Roger Grimes, data-driven defense evangelist at the security firm KnowBe4, says CISA is better prepared that GSA to help ensure the security of .gov websites.
“By turning it over to CISA, the primary agency in charge of U.S. cybersecurity and resilience, it can only allow better control and quicker responsiveness to emerging threats,” Grimes says. “CISA is raising the bar in every way that we need a federal protective agency to do it, short of legally requiring very strong cybersecurity for all businesses.”
Under the .gov domain’s current security structure, it’s too easy for fraudsters to attempt to register a .gov domain, Grimes say. But he points out that there have been improvements over the last two years, including a requirement for notarized signatures as part of the registration process to acquire a .gov website.
“Maliciously created .gov domains are not a huge problem right now – but they could be,” Grimes notes. “It was not difficult at all to get a .gov for most of the existence of the internet. You simply filled out an official government form and made the request. Only because the process was not abused much, the GSA did not do much to verify the validity of the applicant. The identity assurance was weak.”
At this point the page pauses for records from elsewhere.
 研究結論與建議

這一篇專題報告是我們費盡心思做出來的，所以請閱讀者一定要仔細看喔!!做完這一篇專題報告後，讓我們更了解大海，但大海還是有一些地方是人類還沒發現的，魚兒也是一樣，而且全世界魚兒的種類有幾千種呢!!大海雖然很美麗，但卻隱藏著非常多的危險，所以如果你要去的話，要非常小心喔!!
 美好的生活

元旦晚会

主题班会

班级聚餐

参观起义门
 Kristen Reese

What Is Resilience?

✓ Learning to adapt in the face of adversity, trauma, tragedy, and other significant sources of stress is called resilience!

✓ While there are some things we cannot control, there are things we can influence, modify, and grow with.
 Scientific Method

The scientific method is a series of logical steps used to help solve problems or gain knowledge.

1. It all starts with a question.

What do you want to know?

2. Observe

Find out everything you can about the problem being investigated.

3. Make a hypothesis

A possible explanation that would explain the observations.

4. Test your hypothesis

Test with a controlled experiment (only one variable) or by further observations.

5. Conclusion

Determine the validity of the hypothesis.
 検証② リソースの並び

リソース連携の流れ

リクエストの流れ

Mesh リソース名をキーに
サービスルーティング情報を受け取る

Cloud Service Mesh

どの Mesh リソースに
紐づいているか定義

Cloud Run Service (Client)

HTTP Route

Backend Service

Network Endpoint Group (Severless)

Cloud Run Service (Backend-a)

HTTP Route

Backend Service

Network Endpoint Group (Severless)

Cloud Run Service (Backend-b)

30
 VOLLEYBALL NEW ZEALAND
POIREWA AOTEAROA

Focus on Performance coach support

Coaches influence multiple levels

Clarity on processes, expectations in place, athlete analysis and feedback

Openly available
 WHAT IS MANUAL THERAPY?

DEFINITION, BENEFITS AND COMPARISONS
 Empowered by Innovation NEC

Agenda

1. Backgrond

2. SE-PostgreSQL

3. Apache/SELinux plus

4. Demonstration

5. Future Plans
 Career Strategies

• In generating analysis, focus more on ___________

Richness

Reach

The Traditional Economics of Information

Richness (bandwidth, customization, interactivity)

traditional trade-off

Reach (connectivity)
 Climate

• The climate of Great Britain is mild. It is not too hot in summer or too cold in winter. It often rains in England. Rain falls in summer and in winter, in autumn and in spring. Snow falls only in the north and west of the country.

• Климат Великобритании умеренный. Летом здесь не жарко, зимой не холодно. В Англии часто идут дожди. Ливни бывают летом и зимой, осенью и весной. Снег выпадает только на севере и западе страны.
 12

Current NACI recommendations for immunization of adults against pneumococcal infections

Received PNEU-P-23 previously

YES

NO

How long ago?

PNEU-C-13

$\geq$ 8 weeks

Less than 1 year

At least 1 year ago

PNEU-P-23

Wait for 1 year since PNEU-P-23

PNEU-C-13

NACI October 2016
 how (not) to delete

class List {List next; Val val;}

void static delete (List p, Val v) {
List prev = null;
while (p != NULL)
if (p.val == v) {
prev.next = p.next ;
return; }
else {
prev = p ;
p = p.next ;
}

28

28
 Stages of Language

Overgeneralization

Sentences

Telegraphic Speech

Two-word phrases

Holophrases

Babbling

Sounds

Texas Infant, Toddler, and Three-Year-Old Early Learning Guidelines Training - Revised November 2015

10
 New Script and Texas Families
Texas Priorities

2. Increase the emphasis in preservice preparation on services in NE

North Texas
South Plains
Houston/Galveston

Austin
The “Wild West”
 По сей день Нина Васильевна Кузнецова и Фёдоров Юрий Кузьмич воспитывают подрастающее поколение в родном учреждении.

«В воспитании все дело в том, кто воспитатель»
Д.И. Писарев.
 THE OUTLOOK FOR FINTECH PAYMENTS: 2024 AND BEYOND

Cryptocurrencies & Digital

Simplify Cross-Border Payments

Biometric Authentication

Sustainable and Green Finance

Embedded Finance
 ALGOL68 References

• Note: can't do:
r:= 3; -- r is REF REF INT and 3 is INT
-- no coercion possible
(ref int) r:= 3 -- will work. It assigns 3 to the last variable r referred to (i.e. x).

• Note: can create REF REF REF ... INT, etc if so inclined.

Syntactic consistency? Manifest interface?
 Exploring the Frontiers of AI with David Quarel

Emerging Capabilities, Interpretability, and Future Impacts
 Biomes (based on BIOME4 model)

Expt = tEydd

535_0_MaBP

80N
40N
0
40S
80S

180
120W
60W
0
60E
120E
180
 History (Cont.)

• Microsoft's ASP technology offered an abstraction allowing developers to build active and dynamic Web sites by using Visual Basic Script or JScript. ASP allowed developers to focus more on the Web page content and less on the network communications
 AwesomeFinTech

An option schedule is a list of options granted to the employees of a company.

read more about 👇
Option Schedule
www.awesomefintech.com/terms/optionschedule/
Stephen Banda, senior manager for security solutions at Lookout, also notes that a more centralized management approach to the .gov domain would help to counter modern threats to government infrastructure.
“The move to centralize management of .gov domains with CISA emphasizes the severity of cybersecurity threats against U.S federal government agencies,” Banda says. “Cybercriminals continue to evolve their tactics and increasingly target government organizations. At Lookout, we see a range of cybersecurity threats targeting federal personnel, especially as they telework from their smartphones, tablets and Chromebooks.”
CISA’s Role Expanding?
CISA could soon take on other new security tasks as well.
Last month, when both the U.S. Senate and House held hearings concerning the attacks that targeted SolarWinds, lawmakers appeared open to giving expanded authority and resources to CISA to conduct threat hunting throughout federal government networks and coordinate the sharing of intelligence it receives from the private sector (see: House SolarWinds Hearing Focuses on Updating Cyber Laws).